Martin Fry, creator of several pop masterpieces such as "The Look of Love" and "When Smokey Sings" as the songwriting frontman of 1980s band ABC, has just finished a successful short tour of Japan.

The three dates last week at Billboard Live Osaka and Billboard Live Tokyo were the first in Japan for Fry since the 60-year-old in May, 2016 released the "Lexicon Of Love II," the sequel to ABC's ultra-suave debut album.

"Lexicon Of Love II," which features the same widescreen melodies and bold emotive statements as its predecessor, reached No. 5 in the Britain's official albums chart and gave the band their first top 10 album in 26 years.

The 60-year-old Fry sat down for a chat with Kyodo News before going on stage at Billboard Live Tokyo on Friday and talked about the tour, his passion for cycling, why he doesn't really miss the 1980s, his music and of course the serious stuff like whether he prefers sushi or steak!

Q: Thanks for taking the time to speak to us Martin, how has the tour in Japan been so far?

A: We have had a fantastic time in Osaka and in Tokyo. I've been combining playing with ABC and performing the "Look of Love" and "Poison Arrow" and all the hits along with cycling. So I got the chance to cycle up to the mountains in Nara. Any opportunity to combine the two worlds is great by me. I got to the top of one of the steepest climbs in Osaka and there were a lot of other riders there applauding politely!
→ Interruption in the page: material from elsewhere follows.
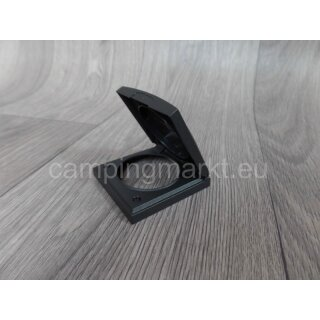 Frame with hinged lid anthracite for SCHUKO-Socket 60 x 60 mm Hobby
Q: How is it different touring here in Japan compared to the early 80s?

A: In the early 80s I came and played shows here with ABC and it was kind of, I don't know, boy bands didn't exist but we were teenage idols back then, I was like in my early 20s. You'd go to a restaurant and kids would congregate outside and start pushing the glass window in and it was very extreme. It was like being in Duran Duran or something or the Beatles. It is very nice now to come all these years later and play the set and get a chance to meet the fans and speak with them and hang out with them. The hysteria is still there but it is kind of different now all these years on. It feels good.

Q: How do you think that your music fits into today's world?

A: I think in a way playing sets here at Billboard Live it kind of brought home to me that the audience is a lot of different ages so I think our music is quite cosmopolitan, quite funky and there is a strain through everything we have ever done so it's kind of nice playing that in this kind of environment. And I noticed a lot of the younger guys are wearing tuxedos again. Our look comes from the Temptations and R&B I suppose, funk and soul and (David) Bowie and Roxy Music so all these years on I think there is a whole generation interested in those sorts of ideas.

Q: Talking of tuxedos, the music on "Lexicon of Love II" is very cinematic, almost James Bond soundtrack territory in some of the songs, particularly "The Love Inside The Love." Was that intentional, or was it just the road that the music naturally took with a full orchestra behind it?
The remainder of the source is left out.